Computer vision technology has come on in leaps and bounds in recent years, enabling machines to get a whole lot better at processing visual data so they can pick out specific objects from background noise, Terminator style. However crunching all that real-time visual data can require a lot of processing power. So, for lighter-weight projects, here’s a neat alternative which allows you to build a bot or system that can identify and track objects by sensing specific colours.
Pixy is an open source vision sensor that’s already exceeded its Kickstarter funding goal of $25,000. It’s able to be fast, says its creators (Charmed Labs and Carnegie Mellon University), because of this hue-centric approach — allowing it to send only specific coloured object visual data to the microcontroller it’s being used with, rather than outputting all visual data for image processing.
The vision sensor can track seven different colours signatures at once — a figure that can be expanded by using combinations of colours (‘colour codes’ — basically sticking one swatch of colour next to a different one to create a combination of two or more colours) if you need to track more than seven different-coloured objects at once. The system can apparently plot and report the real-time location of “hundreds” of objects at a time, and do so at an impressive 50Hz.
Pixy processes an entire 640×400 image frame every 1/50th of a second (20 milliseconds). This means that you get a complete update of all detected objects’ positions every 20 ms. At this rate, tracking the path of falling/bouncing ball is possible. (A ball traveling at 30 mph moves less than a foot in 20 ms.)
To teach Pixy a coloured object to track you hold the object in front of it and press a button on the top of the board which tells it to generate a statistical model of the shades in that particular object.
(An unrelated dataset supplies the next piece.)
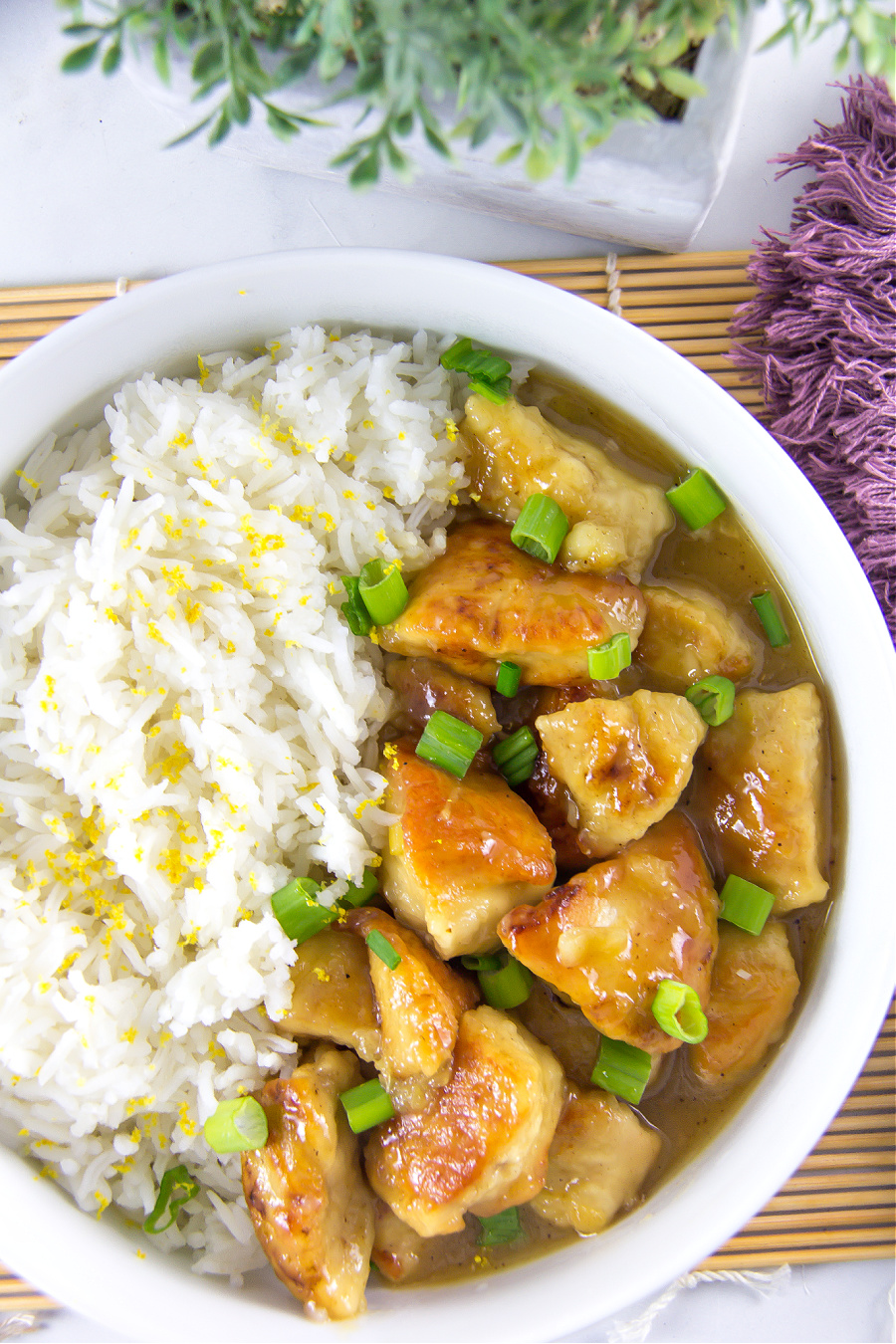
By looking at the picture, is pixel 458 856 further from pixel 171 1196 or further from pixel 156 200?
pixel 156 200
Once it’s done this the board’s LED changes to a correspondingly similar colour and Pixy can start tracking objects of that colour.
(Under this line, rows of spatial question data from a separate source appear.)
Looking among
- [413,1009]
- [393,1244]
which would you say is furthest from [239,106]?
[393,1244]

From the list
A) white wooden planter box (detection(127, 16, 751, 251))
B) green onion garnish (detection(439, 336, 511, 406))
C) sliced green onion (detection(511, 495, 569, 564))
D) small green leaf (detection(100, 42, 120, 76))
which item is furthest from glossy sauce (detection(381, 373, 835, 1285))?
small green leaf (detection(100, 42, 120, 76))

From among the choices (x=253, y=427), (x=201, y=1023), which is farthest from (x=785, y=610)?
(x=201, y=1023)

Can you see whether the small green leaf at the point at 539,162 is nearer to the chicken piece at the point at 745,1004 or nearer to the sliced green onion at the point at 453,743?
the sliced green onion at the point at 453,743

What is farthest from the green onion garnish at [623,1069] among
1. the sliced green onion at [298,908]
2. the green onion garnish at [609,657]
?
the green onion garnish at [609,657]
Pixy reports objects’ real-time location through one of several interfaces: UART serial, SPI, I2C, digital out, or analog out. There’s also a PixyMon PC or Mac app for viewing what the sensor can see in real-time and for debugging any apps you’re building with it.
To expand function beyond object-sensing, Pixy integrates with an Arduino or other type of microcontroller — so it can be incorporated into another project, such as a wheeled robot — as demoed in the above video. Its creators note that it could also be used to create an indoor navigation system for a robot by, for instance, marking doorways with colour codes so Pixy is able to identify exit/entrance points and tell the robot where to move.
Most of the early bird Kickstarter pledges for Pixy have gone already but $59 can still bag you the vision sensor board plus an Arduino cable — so you can start building your own colour-sensitive bot.